The number of employed persons in Vietnam increased in the first quarter of 2023, but the corresponding figure in Ho Chi Minh City declined, the General Statistics Office (GSO) reported at a press conference in Hanoi on Thursday.
The national workforce had around 52.2 million people aged 15 and older, an increase of 88,700 from the previous quarter and more than one million from the same period last year.
About 51.1 million people were employed, up 113,500 from the previous quarter and 1.1 million from the same period last year.

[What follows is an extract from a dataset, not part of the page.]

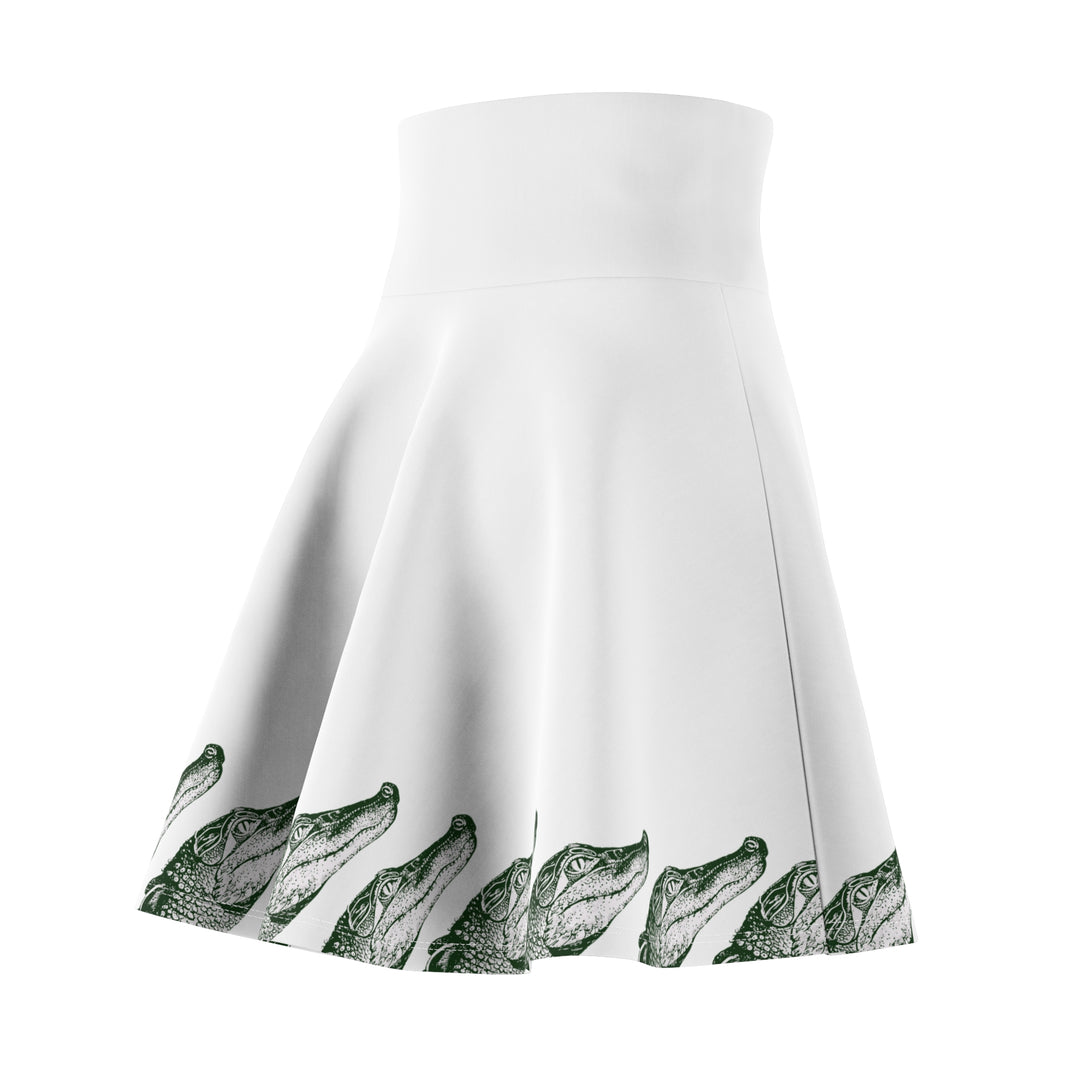 ECELUGICH® Women's Skater Skirt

This translated to about 1.05 million unemployed people, down 34,600 people from the previous quarter and 65,100 from the same period last year.
About 885,500 people in working age were underemployed, a decrease of 12,400 people compared to the previous quarter and down 443,100 people compared to the same period last year.

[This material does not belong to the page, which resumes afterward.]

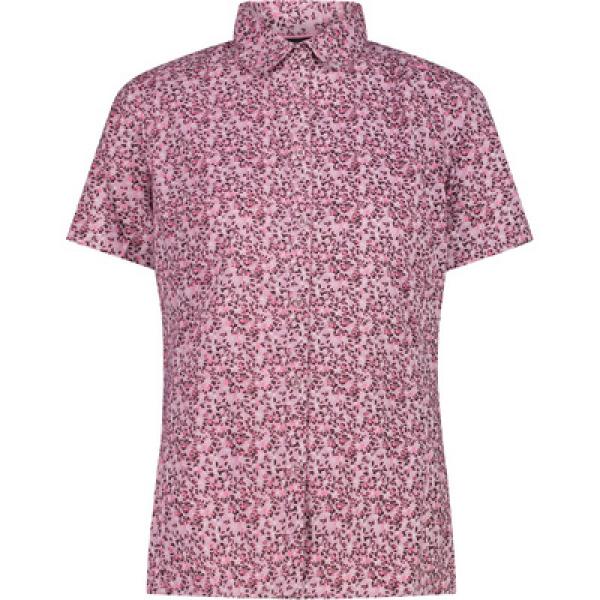 CMP Damen Blusen Bluse Mehrfarbig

More than 1.5 million young people aged 15-24 were neither employed nor in education, accounting for 11.7 percent of the total youth population and representing an increase of 54,200 compared to the previous quarter.
The Mekong Delta region had the highest unemployment rate at 2.64 percent, equivalent to nearly 220,000 people, followed by the southeastern region with 2.63 percent - or about 263,000 people.
Nearly 294,000 workers were on furlough or laid off in the first quarter, with 83.8 percent of them being foreign direct investment (FDI) workers.
The leather and footwear industry had the highest ratio of workers affected at 44.2 percent, followed by the textile and garment industry at 18.8 percent.
Against the national trend, seven localities recorded a reduction in employment, namely Ho Chi Minh City down 0.4 percent, Ba Ria-Vung Tau Province down 2.6 percent, Binh Phuoc Province down four percent, Nghe An province down 5.5 percent, Bac Giang Province down 4.5 percent, Bac Ninh Province down 0.9 percent, and Thai Nguyen Province down 2.2 percent.
About 9.7 percent of young people in Ho Chi Minh City and 6.4 percent in Hanoi were either unemployed or out of education.
Pham Hoai Nam, director of the Department of Population and Labor Statistics under the GSO, attributed the underemployment and unemployment to a decline in orders that began in the last quarter of 2022 and has persisted into the January-March period of this year.